# [Problem description]
Can you repeat every one of the rows below word for word, leaving the pictures out?

# [Extracted records]
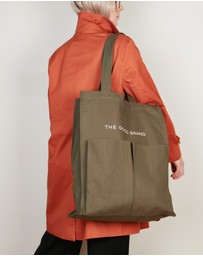 The Good BRAND - Everyday Portrait Tote Bag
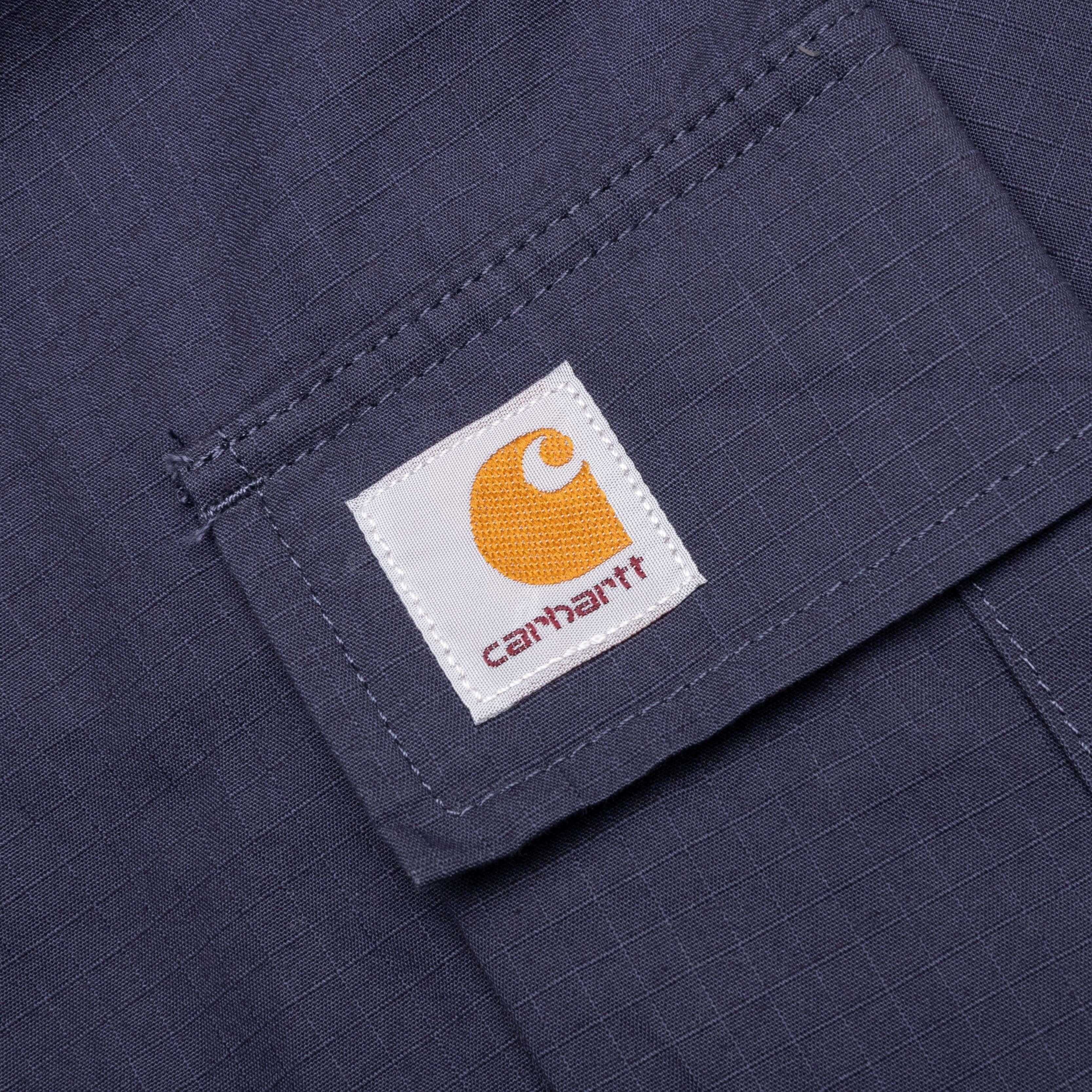 Regular Cargo Pant Blue
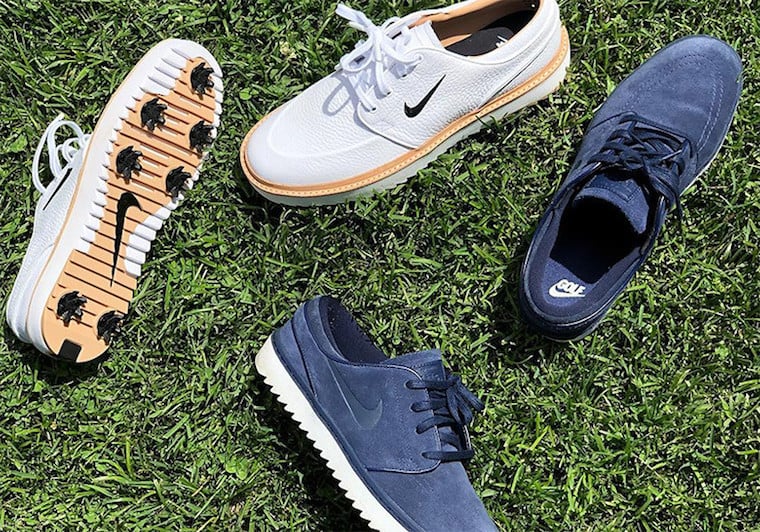 Nike SB Stefan Janoski Golf Shoe Releasing Summer 2019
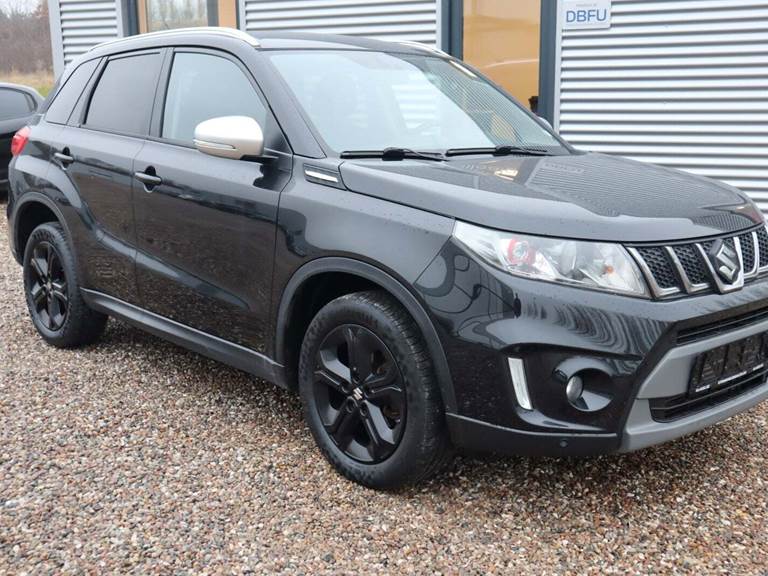 Suzuki Vitara 1,4 Boosterjet S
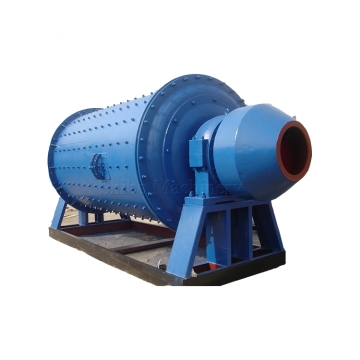 Moulin à boulets en aluminium de 2 tonnes pour la poudre noire - bon fabricant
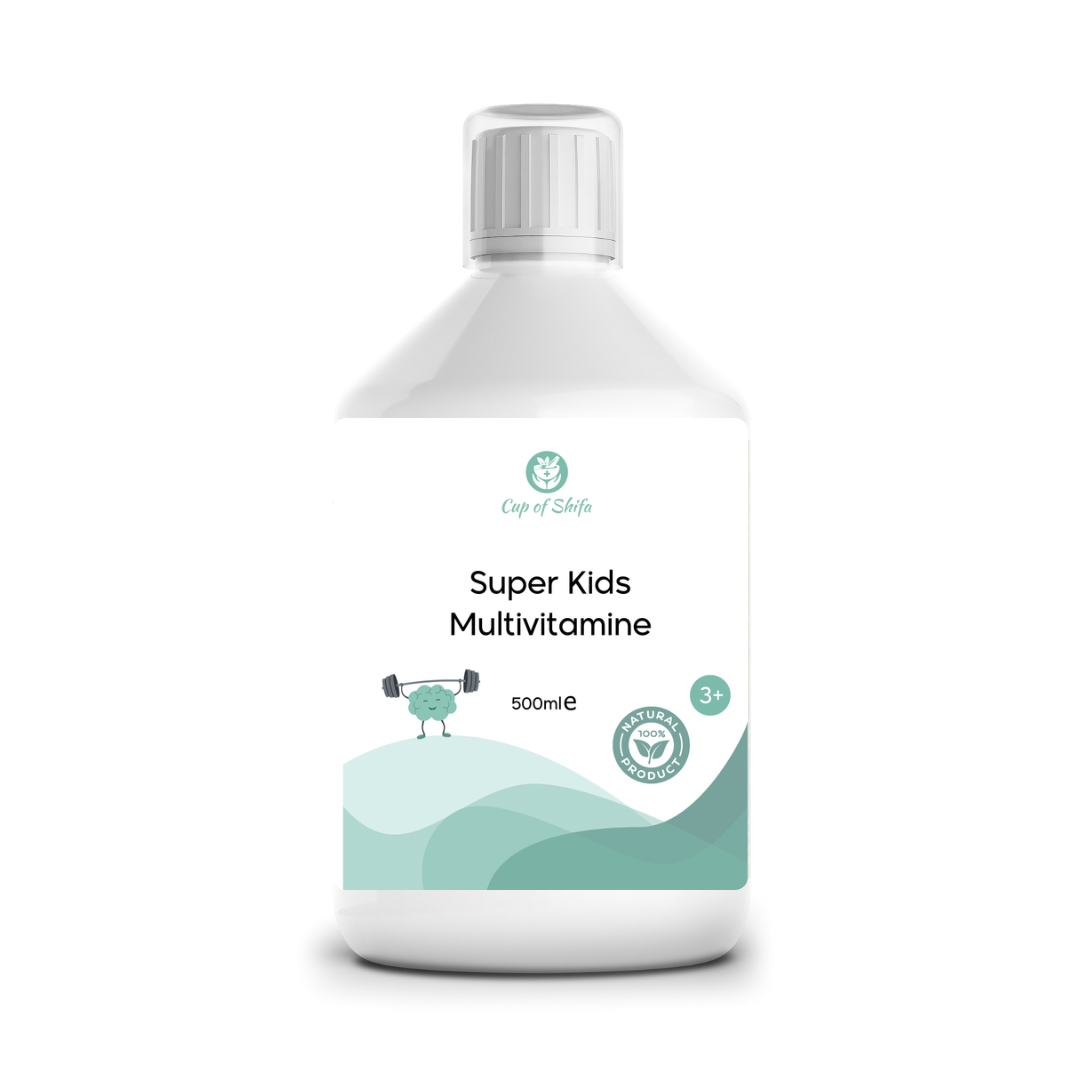 Super Kids Multivitamine | 500ml.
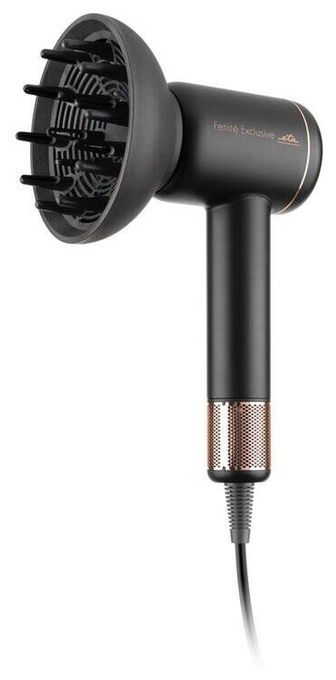 Haartrockner 1600 W  Fenité Exclusive (Schwarz, Rose) 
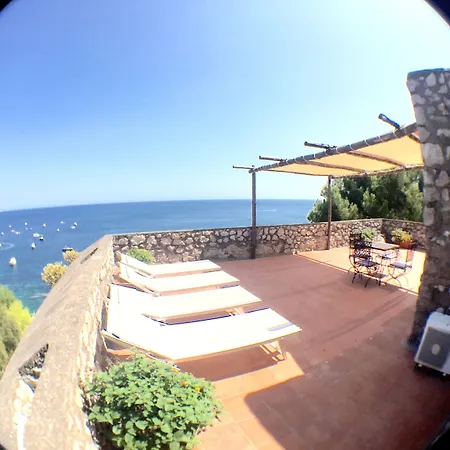 Apartmanhotel Marina Del Cantone 3*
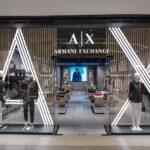 A|X Armani Exchange เปิดตัวแฟลกชิปสโตร์แห่งใหม่ล่าสุด ณ เซ็นทรัลเวิลด์พร้อมชอปคอลเลคชั่น FW 23 ก่อนใคร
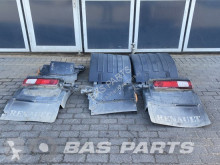 Passage de roue Renault Mudguard set Renault Premium Euro 4-5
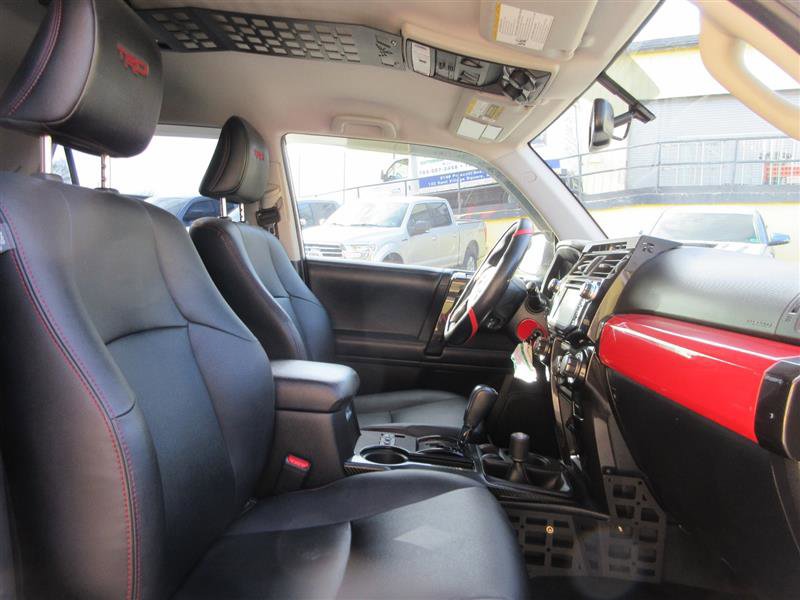 Used 2018 Toyota 4Runner TRD Pro image 31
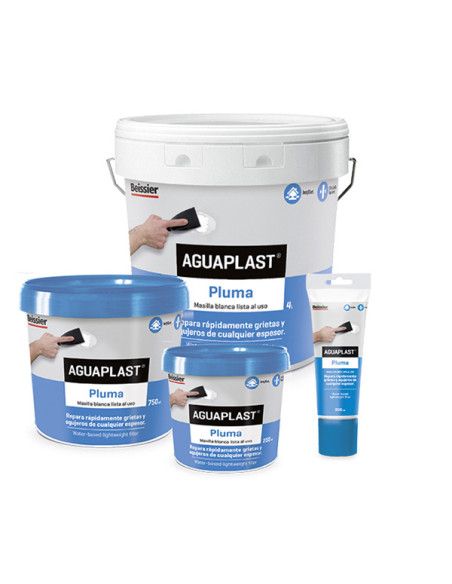 PLASTE PASTA PLUMA 250 ML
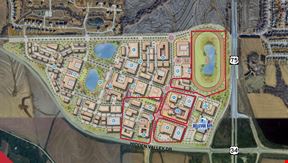 The Good Life Entertainment District Lots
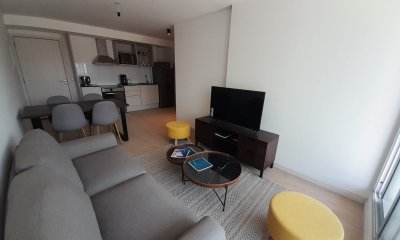 Excelente apartamento para inversión, edificio en pozo, Tres Cruces, Montevideo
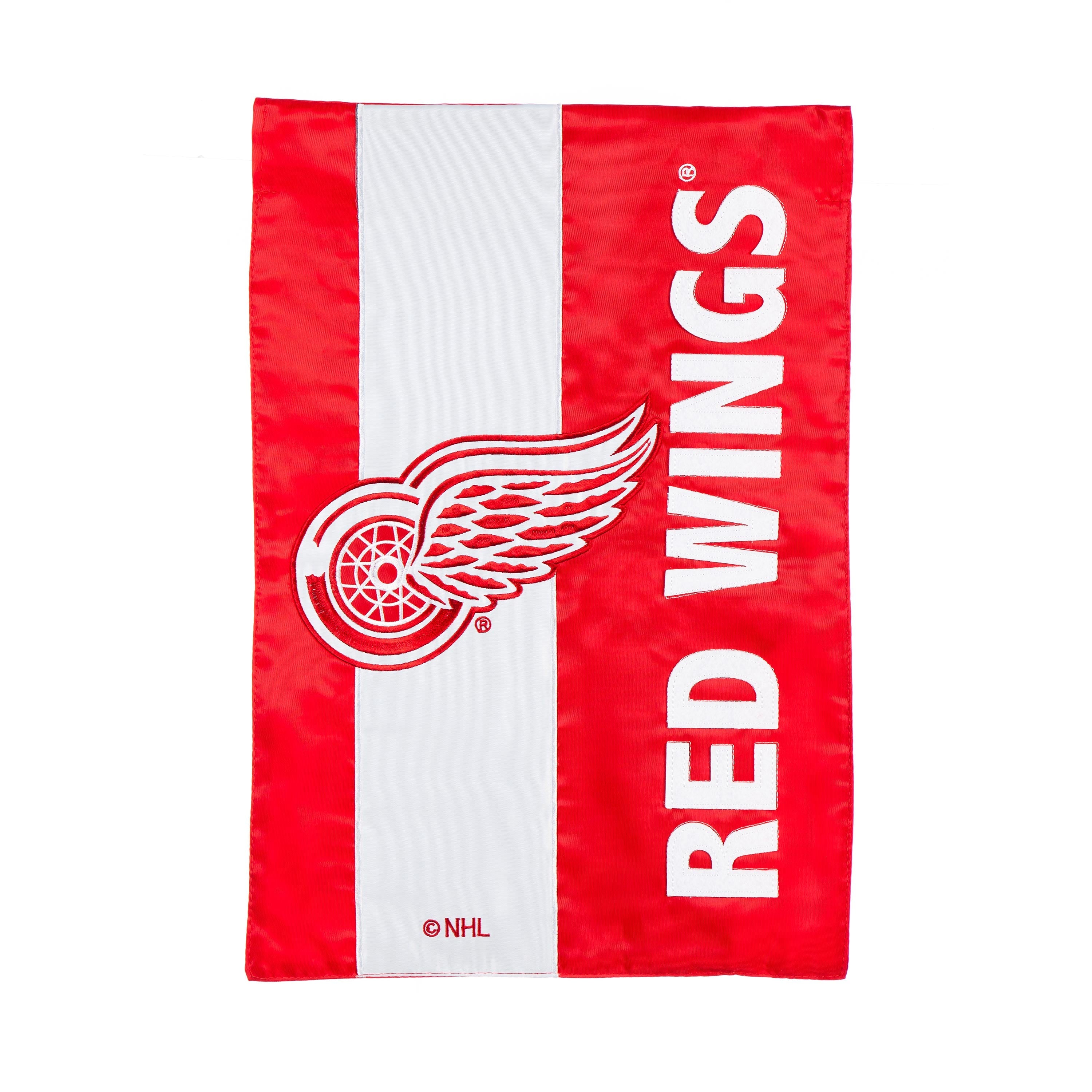 Detroit Red Wings, Embellish Garden Flag
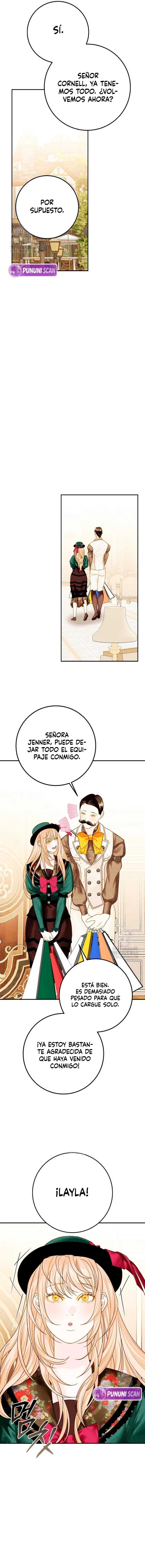 Las Memorias De Casnia - Capítulo 41 - Página 16 - LectorTMOo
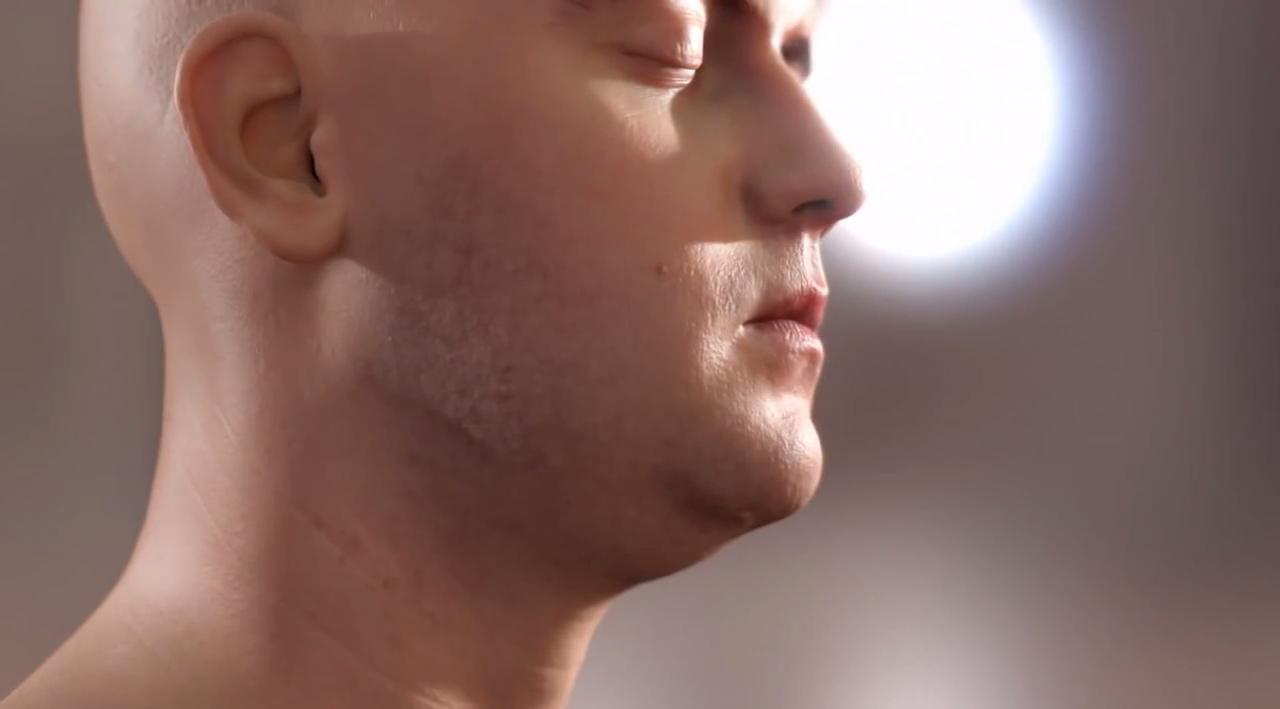 [13/01/2015] Beispiele für Separable Subsurface Scattering (2)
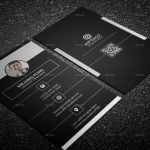 Digital Business Card Template By Kittaco | Graphicriver pertaining to Google Search Business Card Template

# [Exercise output]
 The Good BRAND - Everyday Portrait Tote Bag
 Regular Cargo Pant Blue
 Nike SB Stefan Janoski Golf Shoe Releasing Summer 2019
 Suzuki Vitara 1,4 Boosterjet S
 Moulin à boulets en aluminium de 2 tonnes pour la poudre noire - bon fabricant
 Super Kids Multivitamine | 500ml.
 Haartrockner 1600 W  Fenité Exclusive (Schwarz, Rose) 
 Apartmanhotel Marina Del Cantone 3*
 A|X Armani Exchange เปิดตัวแฟลกชิปสโตร์แห่งใหม่ล่าสุด ณ เซ็นทรัลเวิลด์พร้อมชอปคอลเลคชั่น FW 23 ก่อนใคร
 Passage de roue Renault Mudguard set Renault Premium Euro 4-5
 Used 2018 Toyota 4Runner TRD Pro image 31
 PLASTE PASTA PLUMA 250 ML
 The Good Life Entertainment District Lots
 Excelente apartamento para inversión, edificio en pozo, Tres Cruces, Montevideo
 Detroit Red Wings, Embellish Garden Flag
 Las Memorias De Casnia - Capítulo 41 - Página 16 - LectorTMOo
 [13/01/2015] Beispiele für Separable Subsurface Scattering (2)
 Digital Business Card Template By Kittaco | Graphicriver pertaining to Google Search Business Card Template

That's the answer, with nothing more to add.